American Sign Language Recognition and its Conversion from Text to Speech

Authors: Aditi Bailur, Yesha Limbachia, Moksha Shah, Harshil Shah, Prof. Atul Kachare

DOI Link: https://doi.org/10.22214/ijraset.2023.55871

Abstract

Speech impairment is a complicated condition that impairs a person\'s capacity for verbal and audible communication. Those who are impacted frequently use sign language and other alternate forms of communication. While sign language has gained popularity, bridging the communication gap between those who sign and those who don\'t remains a challenge. Our project endeavors to address this issue by developing an innovative application that offers real-time sign language-to-text translation. This technology aims to facilitate seamless communication between those who use sign language and those who do not. To achieve this, we have constructed a cutting-edge sign language recognition system as part of our project. Our system primarily utilizes American Sign Language (ASL) as its foundation. To accurately detect gestures, we employ a Convolutional Neural Network (CNN) with Inception V3 as the underlying model. This project\'s core objective is to harness Machine Learning Techniques for converting ASL hand gestures into text and vice versa. We go beyond mere translation by enabling real-time American Sign Language interpretation through single-hand gestures. Furthermore, our system can recognize ASL words, converting them into text before rendering them into audible speech.

Introduction

I. INTRODUCTION

People with hearing or speech impairments often rely on sign language, a visual means of communication, to interact with each other and the broader community. 400 million individuals worldwide have hearing impairment, according to the World Health Organization. Recent advancements in research aim to enhance communication accessibility for individuals with disabilities. For those who are deaf or mute, sign language recognition systems act as invaluable interpreters. These systems play a crucial role in converting sign language into understandable text. Leveraging imaging technologies, these systems work diligently to identify sign gestures and translate them into text comprehensible to the deaf and mute community. However, there are inherent challenges in this endeavor, primarily stemming from the diversity of spoken languages across regions and nations. American Sign Language (ASL), for example, employs 22 distinct forms to represent the 26 letters of the alphabet and single-handed signs for numbers. ASL, like spoken languages, is a complete and natural language, sharing numerous linguistic traits.

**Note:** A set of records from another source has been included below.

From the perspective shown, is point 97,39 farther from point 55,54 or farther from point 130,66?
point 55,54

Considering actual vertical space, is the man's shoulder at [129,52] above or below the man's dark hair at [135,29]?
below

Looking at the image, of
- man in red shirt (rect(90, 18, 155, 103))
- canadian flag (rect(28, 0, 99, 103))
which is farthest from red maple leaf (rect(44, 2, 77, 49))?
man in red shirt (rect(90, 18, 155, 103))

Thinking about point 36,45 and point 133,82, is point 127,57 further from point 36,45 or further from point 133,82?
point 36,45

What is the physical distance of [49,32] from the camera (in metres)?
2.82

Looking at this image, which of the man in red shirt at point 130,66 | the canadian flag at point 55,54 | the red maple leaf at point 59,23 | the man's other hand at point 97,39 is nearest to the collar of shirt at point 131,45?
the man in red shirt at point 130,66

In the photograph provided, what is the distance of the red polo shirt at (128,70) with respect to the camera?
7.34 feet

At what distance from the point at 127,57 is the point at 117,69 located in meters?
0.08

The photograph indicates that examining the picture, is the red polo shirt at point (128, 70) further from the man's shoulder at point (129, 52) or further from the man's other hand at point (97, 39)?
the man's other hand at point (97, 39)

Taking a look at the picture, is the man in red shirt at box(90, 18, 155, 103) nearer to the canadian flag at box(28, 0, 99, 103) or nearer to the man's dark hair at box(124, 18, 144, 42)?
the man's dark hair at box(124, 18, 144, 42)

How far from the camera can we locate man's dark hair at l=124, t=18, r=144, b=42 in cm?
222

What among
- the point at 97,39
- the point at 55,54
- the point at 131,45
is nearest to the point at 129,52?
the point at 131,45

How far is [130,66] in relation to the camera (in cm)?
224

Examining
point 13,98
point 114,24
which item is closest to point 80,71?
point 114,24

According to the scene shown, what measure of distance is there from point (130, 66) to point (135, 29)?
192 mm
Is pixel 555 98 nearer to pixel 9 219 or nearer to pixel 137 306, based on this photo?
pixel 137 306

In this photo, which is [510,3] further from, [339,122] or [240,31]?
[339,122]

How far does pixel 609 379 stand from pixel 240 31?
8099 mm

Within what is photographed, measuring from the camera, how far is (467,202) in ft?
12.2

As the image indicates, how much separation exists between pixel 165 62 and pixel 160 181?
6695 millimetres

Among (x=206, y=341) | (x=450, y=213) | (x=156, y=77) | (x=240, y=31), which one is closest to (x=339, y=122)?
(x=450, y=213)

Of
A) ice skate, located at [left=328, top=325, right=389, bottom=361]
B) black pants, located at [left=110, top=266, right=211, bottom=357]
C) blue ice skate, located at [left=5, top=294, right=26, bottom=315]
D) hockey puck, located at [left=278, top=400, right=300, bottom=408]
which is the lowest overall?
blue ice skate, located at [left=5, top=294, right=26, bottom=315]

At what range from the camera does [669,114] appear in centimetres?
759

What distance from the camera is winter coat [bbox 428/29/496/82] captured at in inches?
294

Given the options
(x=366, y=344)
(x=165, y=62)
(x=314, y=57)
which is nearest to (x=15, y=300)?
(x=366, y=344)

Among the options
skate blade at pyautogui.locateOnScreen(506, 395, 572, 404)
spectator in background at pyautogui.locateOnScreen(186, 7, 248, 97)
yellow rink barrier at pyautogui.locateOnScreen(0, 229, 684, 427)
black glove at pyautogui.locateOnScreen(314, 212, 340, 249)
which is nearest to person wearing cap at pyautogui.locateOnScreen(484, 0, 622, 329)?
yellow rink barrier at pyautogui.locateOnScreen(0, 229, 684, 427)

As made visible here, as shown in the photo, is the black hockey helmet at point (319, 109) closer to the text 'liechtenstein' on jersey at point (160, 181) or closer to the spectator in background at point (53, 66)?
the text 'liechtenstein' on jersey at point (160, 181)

This paper's primary objective is to enhance the recognition of ASL sign gestures using an advanced neural network model, improving upon prior research. We employ a Convolutional Neural Network (CNN) to develop ASL hand gesture recognition software, which outperforms many existing models, offering greater accuracy in sign language interpretation for the deaf and mute community.

A. Contribution of the Paper

We list the important ways to turn sign language into text.
We use computer programs to make different models.
We evaluated the models and chose the best one.
Show the complete working of the best model.
Further convert the generated text to speech.

II. RELATED WORK

In the context of recognizing American Sign Language (ASL), several contemporary methods and technologies have been explored: Paper [1] uses neural networks to help people who are deaf communicate with those who don't understand sign language, focusing on American and Indian Sign Language. It trains a three-layer neural network to recognize sign language and translate it into English. [2] This "Sign Language Translator" uses neural networks to convert spoken language into American Sign Language, making communication easier for Deaf-Mute individuals and aiding in language teaching. [3]

Using a trained neural network, this paper achieves 90% accuracy in recognizing ASL in real-time. It uses a unique approach involving skin tone calculation for hand gestures.[4] An application is developed that translates ASL into text and then into speech in real-time via a computer's webcam. Convolutional neural networks are used for gesture detection with high accuracy. [5] This research employs convolutional neural networks to recognize static American Sign Language images. It's trained and validated on a dataset containing images of English alphabet signs. [6] This paper introduces a system that recognizes hand signs and generates Bangla speech with a CNN-based model, achieving 92% accuracy.[7] This work focuses on recognizing objects in images and generating speech based on them. It uses various techniques like SIFT, SURF, and HOG for feature extraction, SVM for object recognition, and HMMs for speech generation.

III. DATASET

The foundation of our network's training lies in the ASL Alphabet collection, which encompasses a diverse set of ASL signs. Within this collection, we have amassed a total of 87,000 images, each standardized at 200x200 pixels. These images are categorized into 29 distinct classes, encompassing the 26 English alphabets, alongside three supplementary signs denoting space, delete, and nothing.To fortify our model's ability to handle real-world scenarios, we adopted data augmentation techniques. These improvements included brightness adjustments that introduced fluctuations of up to 20% in low-light situations and zoom shifts that allowed photos to be zoomed out by up to 120%.These augmentations enable our model to excel in a broader range of environmental conditions.For the purpose of model validation, we carefully selected 28 images from this extensive collection. These validation images were set aside to assess the model's performance. The remaining images were then utilized for the rigorous training of our ASL alphabet recognition model.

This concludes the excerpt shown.